(Image-linked spatial records)
____

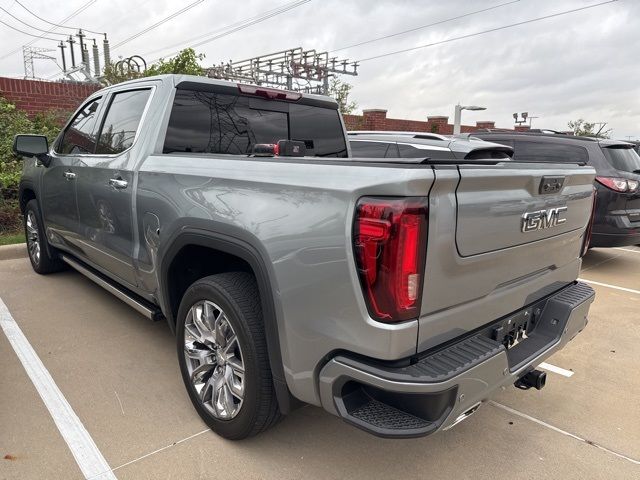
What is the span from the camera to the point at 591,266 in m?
6.77

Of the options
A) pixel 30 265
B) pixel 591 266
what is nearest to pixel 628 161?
pixel 591 266

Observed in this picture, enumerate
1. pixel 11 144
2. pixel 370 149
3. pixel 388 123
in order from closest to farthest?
pixel 370 149, pixel 11 144, pixel 388 123

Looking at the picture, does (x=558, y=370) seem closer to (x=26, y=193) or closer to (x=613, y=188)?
(x=613, y=188)

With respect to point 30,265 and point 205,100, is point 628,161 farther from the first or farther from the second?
point 30,265

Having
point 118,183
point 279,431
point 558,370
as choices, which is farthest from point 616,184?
point 118,183

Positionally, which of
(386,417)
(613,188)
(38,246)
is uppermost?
(613,188)

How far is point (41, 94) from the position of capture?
9.75 metres

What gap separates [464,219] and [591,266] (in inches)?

____

◆ **Directions**
Transcribe all of the records above word for word, omitting the pictures.

◆ **Exercise result**
What is the span from the camera to the point at 591,266 in m?
6.77

Of the options
A) pixel 30 265
B) pixel 591 266
what is nearest to pixel 628 161?
pixel 591 266

Observed in this picture, enumerate
1. pixel 11 144
2. pixel 370 149
3. pixel 388 123
in order from closest to farthest?
pixel 370 149, pixel 11 144, pixel 388 123

Looking at the picture, does (x=558, y=370) seem closer to (x=26, y=193) or closer to (x=613, y=188)?
(x=613, y=188)

With respect to point 30,265 and point 205,100, is point 628,161 farther from the first or farther from the second?
point 30,265

Having
point 118,183
point 279,431
point 558,370
as choices, which is farthest from point 616,184?
point 118,183

Positionally, which of
(386,417)
(613,188)
(38,246)
is uppermost?
(613,188)

How far is point (41, 94) from the position of capture?
9.75 metres

What gap separates [464,219] and [591,266] (in inches)?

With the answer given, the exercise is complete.